Oltre il senso del (non) luogo
Non si respira troppo.
Per paura di sentire di più le nostalgie, per paura di smettere pericolosamente di guardarci le spalle, per paura di inalare corpuscoli a palla con gli spuntoni, per paura di pensare che inspirando entri troppa speranza, ed espirando esca fuori il nostro disordine.
Quando ci sono piccoli assaggi di meraviglia comincia a essere più chiaro quanto sia teso tutto dentro di noi, quanto si resti sospesi laddove nulla ha luogo per cercare di saltare quel lasso di tempo che non apparteneva ai nostri programmi.
Il presente ha saputo essere difficile come ogni presente che non permetta di celebrare il passato e di fare progetti.
Forse non si dimentica solo il dolore.

◆ ◆ ◆ ◆ ◆

- _Cosa fare_
A – Secondo il brano, in quale momento comincia a essere più chiaro quanto sia teso tutto dentro di noi?
B – Trascrivi senza modifiche il passo del brano che va da "Oltre il senso" fino a "il nostro disordine." compreso.

- _Dati registrati_

◆ ◆ ◆ ◆ ◆

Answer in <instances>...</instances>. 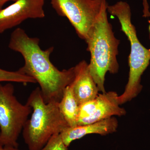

◆ ◆ ◆ ◆ ◆

- _Risposte in ordine_
A – Quando ci sono piccoli assaggi di meraviglia.

B –
Oltre il senso del (non) luogo
Non si respira troppo.
Per paura di sentire di più le nostalgie, per paura di smettere pericolosamente di guardarci le spalle, per paura di inalare corpuscoli a palla con gli spuntoni, per paura di pensare che inspirando entri troppa speranza, ed espirando esca fuori il nostro disordine.